What you will do = From the records below, copy each line that has the word "California" in it.

(Stored items)
....................

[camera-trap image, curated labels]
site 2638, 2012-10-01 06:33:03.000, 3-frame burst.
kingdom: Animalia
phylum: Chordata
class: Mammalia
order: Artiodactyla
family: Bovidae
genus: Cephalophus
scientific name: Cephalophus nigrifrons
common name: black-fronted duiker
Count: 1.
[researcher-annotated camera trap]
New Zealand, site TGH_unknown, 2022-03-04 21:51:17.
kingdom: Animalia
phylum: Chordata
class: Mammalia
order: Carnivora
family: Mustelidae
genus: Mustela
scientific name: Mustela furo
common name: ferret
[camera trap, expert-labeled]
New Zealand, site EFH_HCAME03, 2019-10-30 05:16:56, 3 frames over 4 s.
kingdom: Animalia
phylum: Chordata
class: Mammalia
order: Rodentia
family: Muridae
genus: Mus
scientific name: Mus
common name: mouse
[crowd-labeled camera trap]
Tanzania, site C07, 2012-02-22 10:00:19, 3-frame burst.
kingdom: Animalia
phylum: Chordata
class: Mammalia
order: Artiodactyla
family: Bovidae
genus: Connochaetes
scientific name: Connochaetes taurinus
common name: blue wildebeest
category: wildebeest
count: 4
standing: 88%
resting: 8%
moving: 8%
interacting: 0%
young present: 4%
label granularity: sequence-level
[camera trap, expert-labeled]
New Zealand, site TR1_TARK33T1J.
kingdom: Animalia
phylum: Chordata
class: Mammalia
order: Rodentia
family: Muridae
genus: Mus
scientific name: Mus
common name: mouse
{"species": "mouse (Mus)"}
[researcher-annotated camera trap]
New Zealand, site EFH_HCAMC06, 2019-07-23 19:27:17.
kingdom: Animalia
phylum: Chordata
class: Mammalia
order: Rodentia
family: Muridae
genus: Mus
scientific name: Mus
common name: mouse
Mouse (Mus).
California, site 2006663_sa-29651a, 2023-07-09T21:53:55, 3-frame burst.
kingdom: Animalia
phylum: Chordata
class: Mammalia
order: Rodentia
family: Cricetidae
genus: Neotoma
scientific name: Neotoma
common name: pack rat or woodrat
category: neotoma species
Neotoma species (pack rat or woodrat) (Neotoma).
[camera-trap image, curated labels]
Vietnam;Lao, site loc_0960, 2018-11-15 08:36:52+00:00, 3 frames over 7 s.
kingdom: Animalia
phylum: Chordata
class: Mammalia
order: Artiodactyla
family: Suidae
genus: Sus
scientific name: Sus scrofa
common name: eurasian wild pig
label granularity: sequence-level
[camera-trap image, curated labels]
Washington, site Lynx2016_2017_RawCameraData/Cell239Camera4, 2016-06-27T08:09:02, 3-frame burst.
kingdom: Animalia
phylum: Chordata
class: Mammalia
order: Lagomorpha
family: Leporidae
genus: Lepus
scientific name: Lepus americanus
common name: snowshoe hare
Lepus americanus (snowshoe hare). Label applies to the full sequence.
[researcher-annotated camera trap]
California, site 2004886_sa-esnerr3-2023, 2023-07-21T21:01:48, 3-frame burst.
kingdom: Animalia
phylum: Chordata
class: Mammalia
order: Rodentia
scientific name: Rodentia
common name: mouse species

....................

Exercise solution =
California, site 2006663_sa-29651a, 2023-07-09T21:53:55, 3-frame burst.
California, site 2004886_sa-esnerr3-2023, 2023-07-21T21:01:48, 3-frame burst.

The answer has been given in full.